# FOUND in Essex - A STAFFY & A JACK RUSSELL!



## Taylorbaby (Jan 10, 2009)

Found in Essex Wickford, running down the middle of the road 
A Staffy pedigree, white and brown/black patches, lovely girl looks well looked after, quite big nipples looks as those she could have possibly just hada litter? 

The Jack russell was white with some black on him, was Male, was trying to mate the staffy, but I seperated them.

Nearly got hit quite a few times, but luckily came when I called them, the staffy hada collar no details nothing on either of them, took them to Medivets who scanned for chips, nothing  

dog warden collected them and took them to basildon council poundm was told that after 7 days they would go to the RSPCA.

Im sure that these were not dumped, they were stinky (but normal dog stinky smell!!) But very very loving and happy, well looked after dogs and great weights, looks as though they possibly escaped a garden and were enjoying a run down the road!! 

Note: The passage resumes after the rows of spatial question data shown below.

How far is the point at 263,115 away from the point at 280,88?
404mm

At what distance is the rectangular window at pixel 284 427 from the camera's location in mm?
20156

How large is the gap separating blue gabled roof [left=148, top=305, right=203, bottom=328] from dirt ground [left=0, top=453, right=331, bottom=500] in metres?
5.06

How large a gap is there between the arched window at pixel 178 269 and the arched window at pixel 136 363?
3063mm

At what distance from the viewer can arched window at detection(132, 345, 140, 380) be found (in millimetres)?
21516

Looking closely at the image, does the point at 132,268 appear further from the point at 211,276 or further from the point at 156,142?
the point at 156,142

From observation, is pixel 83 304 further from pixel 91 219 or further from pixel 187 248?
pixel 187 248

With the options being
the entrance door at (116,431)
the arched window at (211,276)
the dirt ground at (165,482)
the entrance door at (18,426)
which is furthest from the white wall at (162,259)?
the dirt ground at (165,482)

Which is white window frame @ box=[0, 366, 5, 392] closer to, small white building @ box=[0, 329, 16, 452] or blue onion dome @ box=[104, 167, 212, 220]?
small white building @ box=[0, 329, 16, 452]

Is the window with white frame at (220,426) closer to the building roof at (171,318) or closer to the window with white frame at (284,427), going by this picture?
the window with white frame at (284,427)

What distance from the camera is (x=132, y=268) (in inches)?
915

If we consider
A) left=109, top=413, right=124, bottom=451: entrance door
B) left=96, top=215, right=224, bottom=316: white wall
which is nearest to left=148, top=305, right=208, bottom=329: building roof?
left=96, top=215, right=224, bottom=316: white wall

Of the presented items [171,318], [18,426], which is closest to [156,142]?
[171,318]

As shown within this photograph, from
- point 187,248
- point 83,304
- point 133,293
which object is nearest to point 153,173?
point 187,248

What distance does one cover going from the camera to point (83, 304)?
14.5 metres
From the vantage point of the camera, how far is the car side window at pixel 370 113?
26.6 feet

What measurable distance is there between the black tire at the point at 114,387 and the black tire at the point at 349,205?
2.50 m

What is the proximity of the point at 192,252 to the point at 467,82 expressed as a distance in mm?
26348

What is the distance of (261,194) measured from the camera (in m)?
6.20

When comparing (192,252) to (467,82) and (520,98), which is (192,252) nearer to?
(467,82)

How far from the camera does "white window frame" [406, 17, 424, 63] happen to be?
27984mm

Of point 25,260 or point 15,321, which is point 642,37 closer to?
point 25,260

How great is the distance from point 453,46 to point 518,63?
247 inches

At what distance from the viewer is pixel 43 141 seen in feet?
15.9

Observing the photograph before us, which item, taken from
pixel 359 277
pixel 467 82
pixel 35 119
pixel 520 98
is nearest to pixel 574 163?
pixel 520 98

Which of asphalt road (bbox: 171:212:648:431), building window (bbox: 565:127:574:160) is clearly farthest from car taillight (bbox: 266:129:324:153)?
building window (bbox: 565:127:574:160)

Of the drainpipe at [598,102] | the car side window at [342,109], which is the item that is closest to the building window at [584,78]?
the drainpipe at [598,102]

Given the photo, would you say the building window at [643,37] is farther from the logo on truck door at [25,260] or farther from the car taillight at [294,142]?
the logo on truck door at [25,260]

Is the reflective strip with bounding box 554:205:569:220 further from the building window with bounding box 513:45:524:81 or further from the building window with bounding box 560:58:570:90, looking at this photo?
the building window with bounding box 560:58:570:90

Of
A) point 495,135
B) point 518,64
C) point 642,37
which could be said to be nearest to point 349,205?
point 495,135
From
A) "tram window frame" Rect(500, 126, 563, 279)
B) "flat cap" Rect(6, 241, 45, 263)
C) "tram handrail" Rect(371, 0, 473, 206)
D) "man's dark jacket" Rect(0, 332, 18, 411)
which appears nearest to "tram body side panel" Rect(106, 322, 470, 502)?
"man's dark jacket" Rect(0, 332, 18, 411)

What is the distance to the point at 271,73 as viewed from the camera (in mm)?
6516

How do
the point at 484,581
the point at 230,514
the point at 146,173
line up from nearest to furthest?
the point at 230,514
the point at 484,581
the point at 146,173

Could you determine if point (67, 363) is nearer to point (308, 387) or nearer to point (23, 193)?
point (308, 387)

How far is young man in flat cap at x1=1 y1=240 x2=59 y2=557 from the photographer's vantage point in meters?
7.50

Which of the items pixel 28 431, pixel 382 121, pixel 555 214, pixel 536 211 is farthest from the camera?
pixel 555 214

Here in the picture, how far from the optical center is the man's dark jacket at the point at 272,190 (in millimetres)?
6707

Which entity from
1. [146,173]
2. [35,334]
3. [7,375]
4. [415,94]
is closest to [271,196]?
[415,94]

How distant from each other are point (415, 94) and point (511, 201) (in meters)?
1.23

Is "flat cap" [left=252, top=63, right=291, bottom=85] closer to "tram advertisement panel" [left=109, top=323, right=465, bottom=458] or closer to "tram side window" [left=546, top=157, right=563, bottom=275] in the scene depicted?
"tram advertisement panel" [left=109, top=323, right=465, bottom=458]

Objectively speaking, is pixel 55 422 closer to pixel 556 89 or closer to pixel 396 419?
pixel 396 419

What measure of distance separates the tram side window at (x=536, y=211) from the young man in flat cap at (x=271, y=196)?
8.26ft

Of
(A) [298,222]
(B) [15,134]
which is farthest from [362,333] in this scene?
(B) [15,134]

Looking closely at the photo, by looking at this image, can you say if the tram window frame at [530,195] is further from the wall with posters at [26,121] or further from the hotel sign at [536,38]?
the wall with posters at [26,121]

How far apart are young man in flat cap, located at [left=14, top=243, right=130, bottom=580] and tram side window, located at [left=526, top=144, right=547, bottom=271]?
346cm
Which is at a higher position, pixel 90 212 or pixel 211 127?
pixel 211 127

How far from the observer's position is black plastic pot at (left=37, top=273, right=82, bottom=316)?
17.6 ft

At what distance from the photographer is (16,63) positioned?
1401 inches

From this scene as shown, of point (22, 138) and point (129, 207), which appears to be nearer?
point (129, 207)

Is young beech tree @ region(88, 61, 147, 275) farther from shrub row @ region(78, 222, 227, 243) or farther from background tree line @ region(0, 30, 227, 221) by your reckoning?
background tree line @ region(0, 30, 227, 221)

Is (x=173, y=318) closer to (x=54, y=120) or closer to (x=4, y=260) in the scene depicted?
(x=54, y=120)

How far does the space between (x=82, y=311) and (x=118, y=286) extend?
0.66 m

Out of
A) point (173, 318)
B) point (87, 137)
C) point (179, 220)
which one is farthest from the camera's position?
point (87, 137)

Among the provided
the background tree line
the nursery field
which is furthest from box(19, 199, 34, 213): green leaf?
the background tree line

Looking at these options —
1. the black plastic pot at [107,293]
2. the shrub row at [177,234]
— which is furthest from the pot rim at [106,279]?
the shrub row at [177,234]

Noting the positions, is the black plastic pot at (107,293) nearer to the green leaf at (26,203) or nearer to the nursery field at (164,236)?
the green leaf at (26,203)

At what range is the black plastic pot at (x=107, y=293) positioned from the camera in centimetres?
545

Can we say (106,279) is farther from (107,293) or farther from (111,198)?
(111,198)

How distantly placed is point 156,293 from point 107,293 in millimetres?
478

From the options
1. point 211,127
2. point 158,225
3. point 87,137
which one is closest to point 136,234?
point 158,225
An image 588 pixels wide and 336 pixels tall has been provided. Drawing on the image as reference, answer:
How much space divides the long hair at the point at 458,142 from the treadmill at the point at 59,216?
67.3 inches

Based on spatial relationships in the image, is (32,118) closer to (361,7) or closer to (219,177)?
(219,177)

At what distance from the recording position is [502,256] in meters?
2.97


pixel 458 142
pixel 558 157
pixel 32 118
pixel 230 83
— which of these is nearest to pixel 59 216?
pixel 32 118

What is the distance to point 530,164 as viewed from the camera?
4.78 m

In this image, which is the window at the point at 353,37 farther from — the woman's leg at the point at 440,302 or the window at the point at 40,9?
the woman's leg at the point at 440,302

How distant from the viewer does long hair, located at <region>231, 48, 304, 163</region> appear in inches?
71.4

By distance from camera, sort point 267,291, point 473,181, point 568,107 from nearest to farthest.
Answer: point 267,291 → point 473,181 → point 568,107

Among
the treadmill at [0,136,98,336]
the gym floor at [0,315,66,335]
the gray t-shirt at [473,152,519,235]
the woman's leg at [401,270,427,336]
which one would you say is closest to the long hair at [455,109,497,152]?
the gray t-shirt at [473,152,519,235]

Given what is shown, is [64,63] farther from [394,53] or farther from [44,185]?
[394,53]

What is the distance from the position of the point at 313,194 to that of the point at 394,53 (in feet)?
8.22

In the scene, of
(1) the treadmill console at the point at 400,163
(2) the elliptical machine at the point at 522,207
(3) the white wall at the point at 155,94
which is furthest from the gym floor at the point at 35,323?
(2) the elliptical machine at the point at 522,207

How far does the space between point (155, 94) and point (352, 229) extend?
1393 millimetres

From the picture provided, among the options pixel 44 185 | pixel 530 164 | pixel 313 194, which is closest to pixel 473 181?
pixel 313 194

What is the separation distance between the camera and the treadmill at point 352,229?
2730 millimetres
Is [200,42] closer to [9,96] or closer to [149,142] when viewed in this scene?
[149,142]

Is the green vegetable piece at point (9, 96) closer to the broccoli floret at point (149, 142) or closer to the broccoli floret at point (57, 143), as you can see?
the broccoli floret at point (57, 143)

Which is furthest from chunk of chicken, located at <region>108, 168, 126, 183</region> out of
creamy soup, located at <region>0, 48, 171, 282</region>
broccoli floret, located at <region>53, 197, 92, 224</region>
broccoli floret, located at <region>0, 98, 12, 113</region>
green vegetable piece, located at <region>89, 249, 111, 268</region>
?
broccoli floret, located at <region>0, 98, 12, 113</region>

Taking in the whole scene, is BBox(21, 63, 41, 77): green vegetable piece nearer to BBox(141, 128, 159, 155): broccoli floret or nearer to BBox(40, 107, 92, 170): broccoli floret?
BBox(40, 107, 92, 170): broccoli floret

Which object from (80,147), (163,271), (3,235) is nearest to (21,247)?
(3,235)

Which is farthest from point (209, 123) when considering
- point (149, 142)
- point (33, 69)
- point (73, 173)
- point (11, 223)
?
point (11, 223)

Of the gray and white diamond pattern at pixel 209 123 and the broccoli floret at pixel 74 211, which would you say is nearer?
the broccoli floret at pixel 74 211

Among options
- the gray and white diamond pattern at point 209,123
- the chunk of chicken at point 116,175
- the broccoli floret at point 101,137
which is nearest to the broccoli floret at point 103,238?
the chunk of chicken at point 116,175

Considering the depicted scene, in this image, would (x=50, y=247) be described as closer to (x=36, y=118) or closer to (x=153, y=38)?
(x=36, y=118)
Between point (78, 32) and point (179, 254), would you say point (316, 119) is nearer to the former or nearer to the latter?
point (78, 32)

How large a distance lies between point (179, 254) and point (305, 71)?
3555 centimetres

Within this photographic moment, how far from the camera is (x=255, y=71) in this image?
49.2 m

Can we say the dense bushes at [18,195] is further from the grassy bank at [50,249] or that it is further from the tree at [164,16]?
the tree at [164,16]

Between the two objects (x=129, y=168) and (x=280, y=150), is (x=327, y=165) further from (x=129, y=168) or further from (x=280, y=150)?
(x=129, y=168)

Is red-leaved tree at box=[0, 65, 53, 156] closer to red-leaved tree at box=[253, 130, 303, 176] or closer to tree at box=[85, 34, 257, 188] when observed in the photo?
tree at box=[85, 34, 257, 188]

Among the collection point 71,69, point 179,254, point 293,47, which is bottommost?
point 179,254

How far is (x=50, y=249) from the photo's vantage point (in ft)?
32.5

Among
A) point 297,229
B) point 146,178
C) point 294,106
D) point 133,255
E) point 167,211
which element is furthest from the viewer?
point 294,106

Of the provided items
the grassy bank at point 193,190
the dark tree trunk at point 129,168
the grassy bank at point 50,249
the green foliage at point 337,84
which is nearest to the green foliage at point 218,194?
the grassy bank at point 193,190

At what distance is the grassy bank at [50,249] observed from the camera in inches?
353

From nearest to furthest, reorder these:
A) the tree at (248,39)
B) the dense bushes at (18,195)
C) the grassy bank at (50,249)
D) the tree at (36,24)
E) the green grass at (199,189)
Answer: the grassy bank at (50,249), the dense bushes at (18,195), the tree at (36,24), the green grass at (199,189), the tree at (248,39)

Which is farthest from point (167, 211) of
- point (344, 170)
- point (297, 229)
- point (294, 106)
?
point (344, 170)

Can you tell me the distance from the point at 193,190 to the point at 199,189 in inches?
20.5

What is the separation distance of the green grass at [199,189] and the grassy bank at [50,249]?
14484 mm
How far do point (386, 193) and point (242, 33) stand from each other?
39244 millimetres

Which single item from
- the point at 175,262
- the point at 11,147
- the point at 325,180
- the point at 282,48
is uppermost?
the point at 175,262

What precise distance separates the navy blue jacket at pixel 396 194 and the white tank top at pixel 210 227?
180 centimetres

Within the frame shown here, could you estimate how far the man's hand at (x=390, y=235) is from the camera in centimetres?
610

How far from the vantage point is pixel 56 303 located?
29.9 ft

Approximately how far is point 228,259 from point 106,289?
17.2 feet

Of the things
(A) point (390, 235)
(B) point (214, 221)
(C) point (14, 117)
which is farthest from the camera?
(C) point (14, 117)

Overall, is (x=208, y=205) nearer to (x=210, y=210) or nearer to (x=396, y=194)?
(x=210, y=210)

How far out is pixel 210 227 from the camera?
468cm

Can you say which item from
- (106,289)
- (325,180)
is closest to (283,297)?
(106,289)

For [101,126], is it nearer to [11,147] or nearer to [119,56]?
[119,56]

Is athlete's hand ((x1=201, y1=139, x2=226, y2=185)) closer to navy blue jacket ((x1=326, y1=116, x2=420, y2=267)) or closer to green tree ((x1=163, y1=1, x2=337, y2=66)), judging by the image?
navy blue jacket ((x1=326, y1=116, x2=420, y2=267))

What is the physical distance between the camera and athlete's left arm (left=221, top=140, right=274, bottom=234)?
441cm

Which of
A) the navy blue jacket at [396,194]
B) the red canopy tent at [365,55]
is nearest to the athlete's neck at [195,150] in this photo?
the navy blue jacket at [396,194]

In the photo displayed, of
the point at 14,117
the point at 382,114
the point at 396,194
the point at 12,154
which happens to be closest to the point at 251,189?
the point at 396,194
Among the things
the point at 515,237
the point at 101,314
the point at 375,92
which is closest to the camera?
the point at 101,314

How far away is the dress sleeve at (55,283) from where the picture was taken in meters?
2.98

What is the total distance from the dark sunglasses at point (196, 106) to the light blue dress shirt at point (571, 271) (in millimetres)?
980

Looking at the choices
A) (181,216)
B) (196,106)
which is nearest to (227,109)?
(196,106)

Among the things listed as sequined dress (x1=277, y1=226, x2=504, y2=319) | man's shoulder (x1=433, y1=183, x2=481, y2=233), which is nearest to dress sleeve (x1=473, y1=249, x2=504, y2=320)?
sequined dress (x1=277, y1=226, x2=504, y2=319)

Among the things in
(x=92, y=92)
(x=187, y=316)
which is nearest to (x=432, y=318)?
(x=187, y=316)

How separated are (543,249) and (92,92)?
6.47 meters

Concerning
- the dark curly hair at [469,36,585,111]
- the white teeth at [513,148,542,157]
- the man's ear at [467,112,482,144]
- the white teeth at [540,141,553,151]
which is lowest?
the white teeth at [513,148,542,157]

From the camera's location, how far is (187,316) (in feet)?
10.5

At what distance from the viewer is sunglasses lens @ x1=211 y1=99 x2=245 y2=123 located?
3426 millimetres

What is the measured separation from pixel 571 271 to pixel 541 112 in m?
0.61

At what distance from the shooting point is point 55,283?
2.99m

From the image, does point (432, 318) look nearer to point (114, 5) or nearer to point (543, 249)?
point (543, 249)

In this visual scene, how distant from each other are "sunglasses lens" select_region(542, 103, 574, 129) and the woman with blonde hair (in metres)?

I would have brought them back to mine and kept them until homes were found but couldnt be sure due to the cats, so had to hand them over. Please contact the vets/local pound and the RSPCA local for details, I have pics and video of them


----------



## hazel pritchard (Jun 28, 2009)

I wonder if they could have come from people moving from Dale Farm?


----------



## Taylorbaby (Jan 10, 2009)

I doubt it, that is another town, plus it was before all of that happened, put it on doglost aswell. There are gypsys/travellers near where I found them so could have been theres, such a shame seemed liked lovely dogs, called the vets today no one has come forward that they know of


----------